[Consigna escrita A] Duplique sin cambios el pasaje del fragmento sobre la leyenda de la serpiente Sancha que comienza en las palabras "La serpiente crecía" y concluye tras "de un hombre.".

Debemos estar siempre vigilantes para no caer en los brazos sutiles de la tibieza. El escritor valenciano Vicente Blasco Ibáñez, en el primer capítulo de su novela Cañas y Barro (1902), narra la leyenda de la serpiente Sancha. Dice así: Un pastorcillo, que vivía como un salvaje en soledad, tenía por única amiga una serpiente pequeña llamada Sancha. La serpiente acudía a los gritos, y el pastor, ordeñando sus mejores cabras, la ofrecía un cuenco de leche. Unas veces el muchacho se fabricaba un caramillo y lo hacía sonar a los pies del reptil; otras veces, se entretenía deshaciendo los anillos de Sancha. La serpiente lo seguía y se enroscaba en sus piernas y le llegaba hasta el cuello.

 

La serpiente crecía y el pastor era ya un hombre, cuando se fue como soldado a las guerras de Italia. Transcurrieron ocho o diez años, hasta que volvió. El pastor volvió deseoso a la llanura pantanosa donde en otros tiempos guardaba sus reses y jugaba con la serpiente. Una vez allí la llamó insistentemente: –¡Sancha!¡Sancha! Al cabo de un tiempo, vio que entre los juncos brillaron dos ojos a la altura de los suyos. Era Sancha, pero enorme, soberbia, levantándose a la altura de un hombre.

[Registros de una colección de datos]

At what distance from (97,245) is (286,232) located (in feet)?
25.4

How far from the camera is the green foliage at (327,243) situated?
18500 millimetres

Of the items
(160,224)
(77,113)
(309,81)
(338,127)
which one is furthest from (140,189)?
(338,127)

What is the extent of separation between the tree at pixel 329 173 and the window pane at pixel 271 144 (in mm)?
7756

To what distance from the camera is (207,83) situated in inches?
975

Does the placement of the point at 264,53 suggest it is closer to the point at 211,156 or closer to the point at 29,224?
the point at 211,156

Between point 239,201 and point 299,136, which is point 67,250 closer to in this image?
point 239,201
==
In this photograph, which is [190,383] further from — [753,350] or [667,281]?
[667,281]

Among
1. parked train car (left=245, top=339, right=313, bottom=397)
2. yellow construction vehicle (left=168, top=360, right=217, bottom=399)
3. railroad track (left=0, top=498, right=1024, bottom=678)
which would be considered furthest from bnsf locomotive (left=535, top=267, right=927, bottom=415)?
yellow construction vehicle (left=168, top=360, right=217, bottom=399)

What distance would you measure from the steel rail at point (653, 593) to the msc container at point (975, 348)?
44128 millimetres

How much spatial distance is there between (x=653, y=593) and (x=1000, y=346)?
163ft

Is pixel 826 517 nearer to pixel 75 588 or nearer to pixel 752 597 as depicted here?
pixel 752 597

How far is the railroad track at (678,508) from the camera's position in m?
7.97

[Consigna escrita B] Reúna todas las líneas de las entradas anteriores que contengan la cadena "yellow", teniendo en cuenta la distinción entre mayúsculas y minúsculas.

[Solución del ejercicio A]
La serpiente crecía y el pastor era ya un hombre, cuando se fue como soldado a las guerras de Italia. Transcurrieron ocho o diez años, hasta que volvió. El pastor volvió deseoso a la llanura pantanosa donde en otros tiempos guardaba sus reses y jugaba con la serpiente. Una vez allí la llamó insistentemente: –¡Sancha!¡Sancha! Al cabo de un tiempo, vio que entre los juncos brillaron dos ojos a la altura de los suyos. Era Sancha, pero enorme, soberbia, levantándose a la altura de un hombre.

[Solución del ejercicio B]
2. yellow construction vehicle (left=168, top=360, right=217, bottom=399)
yellow construction vehicle (left=168, top=360, right=217, bottom=399)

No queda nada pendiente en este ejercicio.